# [WORK TO BE COMPLETED]
Each record must appear in the answer exactly as given.

# [DATA SUPPLIED]
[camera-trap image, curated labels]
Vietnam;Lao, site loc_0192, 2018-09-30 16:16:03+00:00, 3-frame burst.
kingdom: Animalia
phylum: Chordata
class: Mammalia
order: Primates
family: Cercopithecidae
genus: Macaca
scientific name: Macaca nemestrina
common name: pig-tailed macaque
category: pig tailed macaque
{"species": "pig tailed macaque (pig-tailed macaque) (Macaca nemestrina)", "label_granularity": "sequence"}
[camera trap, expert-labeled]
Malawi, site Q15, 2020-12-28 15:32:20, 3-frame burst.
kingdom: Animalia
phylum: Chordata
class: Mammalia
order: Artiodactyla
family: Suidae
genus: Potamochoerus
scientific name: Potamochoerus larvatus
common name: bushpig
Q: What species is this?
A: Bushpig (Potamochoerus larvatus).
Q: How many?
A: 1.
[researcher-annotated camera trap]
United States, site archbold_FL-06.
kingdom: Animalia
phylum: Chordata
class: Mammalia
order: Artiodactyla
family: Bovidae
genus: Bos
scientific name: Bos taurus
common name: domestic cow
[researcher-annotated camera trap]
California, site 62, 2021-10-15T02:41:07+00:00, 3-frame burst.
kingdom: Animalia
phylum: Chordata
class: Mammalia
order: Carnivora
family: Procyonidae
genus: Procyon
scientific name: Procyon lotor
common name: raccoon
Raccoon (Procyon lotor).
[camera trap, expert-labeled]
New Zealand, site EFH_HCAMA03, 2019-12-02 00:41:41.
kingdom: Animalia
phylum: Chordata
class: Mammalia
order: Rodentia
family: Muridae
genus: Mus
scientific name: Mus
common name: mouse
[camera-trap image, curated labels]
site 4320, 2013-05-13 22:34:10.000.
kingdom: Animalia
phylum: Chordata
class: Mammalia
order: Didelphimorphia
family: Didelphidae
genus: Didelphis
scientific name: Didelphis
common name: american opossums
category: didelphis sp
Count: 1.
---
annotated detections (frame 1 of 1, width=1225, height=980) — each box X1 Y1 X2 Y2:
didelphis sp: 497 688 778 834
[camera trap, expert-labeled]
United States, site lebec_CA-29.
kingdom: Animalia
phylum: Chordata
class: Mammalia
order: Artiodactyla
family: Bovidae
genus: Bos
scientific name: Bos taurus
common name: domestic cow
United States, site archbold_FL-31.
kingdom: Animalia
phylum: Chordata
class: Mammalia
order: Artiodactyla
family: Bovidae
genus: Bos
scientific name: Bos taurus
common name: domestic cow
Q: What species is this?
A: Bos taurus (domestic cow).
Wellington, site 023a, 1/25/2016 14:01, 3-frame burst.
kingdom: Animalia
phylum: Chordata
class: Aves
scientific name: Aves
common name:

# [ANSWER SPACE]
[camera-trap image, curated labels]
Vietnam;Lao, site loc_0192, 2018-09-30 16:16:03+00:00, 3-frame burst.
kingdom: Animalia
phylum: Chordata
class: Mammalia
order: Primates
family: Cercopithecidae
genus: Macaca
scientific name: Macaca nemestrina
common name: pig-tailed macaque
category: pig tailed macaque
{"species": "pig tailed macaque (pig-tailed macaque) (Macaca nemestrina)", "label_granularity": "sequence"}
[camera trap, expert-labeled]
Malawi, site Q15, 2020-12-28 15:32:20, 3-frame burst.
kingdom: Animalia
phylum: Chordata
class: Mammalia
order: Artiodactyla
family: Suidae
genus: Potamochoerus
scientific name: Potamochoerus larvatus
common name: bushpig
Q: What species is this?
A: Bushpig (Potamochoerus larvatus).
Q: How many?
A: 1.
[researcher-annotated camera trap]
United States, site archbold_FL-06.
kingdom: Animalia
phylum: Chordata
class: Mammalia
order: Artiodactyla
family: Bovidae
genus: Bos
scientific name: Bos taurus
common name: domestic cow
[researcher-annotated camera trap]
California, site 62, 2021-10-15T02:41:07+00:00, 3-frame burst.
kingdom: Animalia
phylum: Chordata
class: Mammalia
order: Carnivora
family: Procyonidae
genus: Procyon
scientific name: Procyon lotor
common name: raccoon
Raccoon (Procyon lotor).
[camera trap, expert-labeled]
New Zealand, site EFH_HCAMA03, 2019-12-02 00:41:41.
kingdom: Animalia
phylum: Chordata
class: Mammalia
order: Rodentia
family: Muridae
genus: Mus
scientific name: Mus
common name: mouse
[camera-trap image, curated labels]
site 4320, 2013-05-13 22:34:10.000.
kingdom: Animalia
phylum: Chordata
class: Mammalia
order: Didelphimorphia
family: Didelphidae
genus: Didelphis
scientific name: Didelphis
common name: american opossums
category: didelphis sp
Count: 1.
---
annotated detections (frame 1 of 1, width=1225, height=980) — each box X1 Y1 X2 Y2:
didelphis sp: 497 688 778 834
[camera trap, expert-labeled]
United States, site lebec_CA-29.
kingdom: Animalia
phylum: Chordata
class: Mammalia
order: Artiodactyla
family: Bovidae
genus: Bos
scientific name: Bos taurus
common name: domestic cow
United States, site archbold_FL-31.
kingdom: Animalia
phylum: Chordata
class: Mammalia
order: Artiodactyla
family: Bovidae
genus: Bos
scientific name: Bos taurus
common name: domestic cow
Q: What species is this?
A: Bos taurus (domestic cow).
Wellington, site 023a, 1/25/2016 14:01, 3-frame burst.
kingdom: Animalia
phylum: Chordata
class: Aves
scientific name: Aves
common name:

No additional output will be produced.